La loi prévoit que 5 % des revenus pétroliers reviennent à l’État et aux comtés producteurs. Pourtant, ici, il n’y a ni routes asphaltées, ni hôpitaux équipés, ni électricité, ni eau courante. « Aujourd’hui, le pétrole ne nous a rien apporté. Il tue nos vaches et rend nos enfants malades. »


Image par Marco Simoncelli.

19

Au nord de Bentiu, 9 mars 2026. Des arbres morts émergent des eaux qui recouvrent la plaine à perte de vue. En janvier 2026, le chercheur sud-soudanais Bul Duot Kuer a confirmé la contamination des sols et des eaux autour des sites pétroliers, avec des concentrations de mercure et de plomb dépassant les seuils de sécurité. « L’eau est fortement polluée et il n’y a aucun contrôle réel », affirme-t-il. Malgré des alertes anciennes, aucune réponse structurelle n’a été mise en œuvre.

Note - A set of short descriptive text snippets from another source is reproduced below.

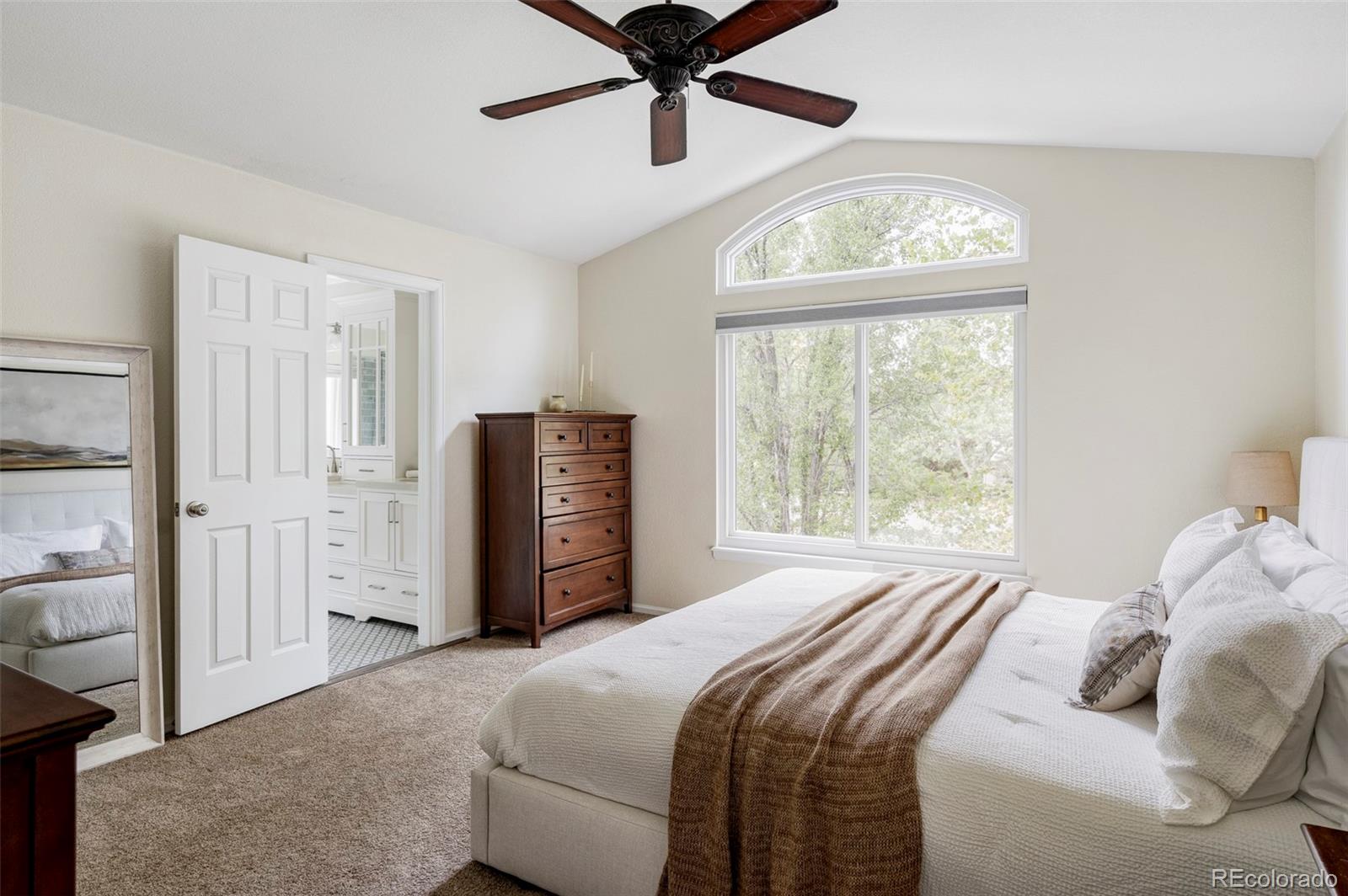 Bedroom with a large arched window, dark wood chest, and open bathroom doorway.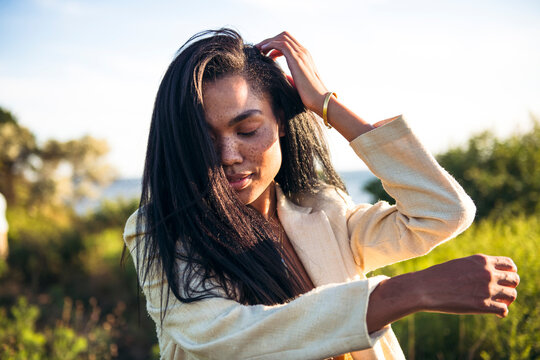 Black Multiracial Woman lifestyle portrait by the ocean at golden hour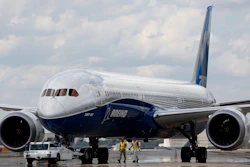 In this file photo Boeing employees walk the new Boeing 787-10 Dreamliner down towards the delivery ramp area at the company's facility in South Carolina. Singapore Airlines says it has grounded two of its Boeing 787-10 aircraft due to engine issues.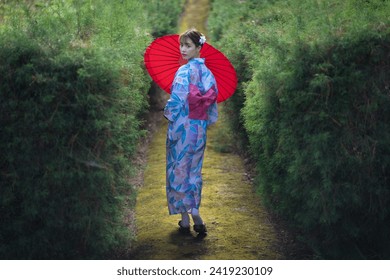Jolie fille en robe Yukata. Une jeune femme asiatique portant un kimono traditionnel japonais ou une robe Yukata et tenant un parapluie rouge est heureuse et détendue dans l'atmosphère de la nature verte et fraîche.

Image par Marco Simoncelli.

20

Rotriak, 12 mars 2026. Un garçon est assis sur un ancien puits pétrolier abandonné. Pendant la guerre civile, des familles ont cherché refuge près des installations pétrolières, perçues comme plus sûres.Aujourd’hui, elles vivent au milieu de structures laissées sans protection, exposées aux inondations et à une pollution suspectée. Une génération grandit ici, au cœur d’une richesse qui ne lui offre ni protection ni avenir.


Image reproduite avec l'aimable autorisation de PlaceMarks/Mediapart.

21

(En haut) Cartographie réalisée par PlaceMarks. Ces photos montrent l’évolution des zones inondées dans l’État d’Unité en 2016 et en 2020, puis en 2021 et en 2025, ainsi que la localisation des principaux champs pétroliers. Elles mettent en évidence l’expansion des crues et la proximité directe entre installations pétrolières et territoires aujourd’hui submergés.

(En bas) Analyse satellitaire réalisée par PlaceMarks. L’image compare l’état d’un puits pétrolier situé le long de la route B58 en 2013 et en 2025.Autrefois construit sur des terres sèches, le site apparaît aujourd’hui partiellement submergé. Cette évolution illustre l’extension progressive des zones inondées autour des installations pétrolières depuis 2021.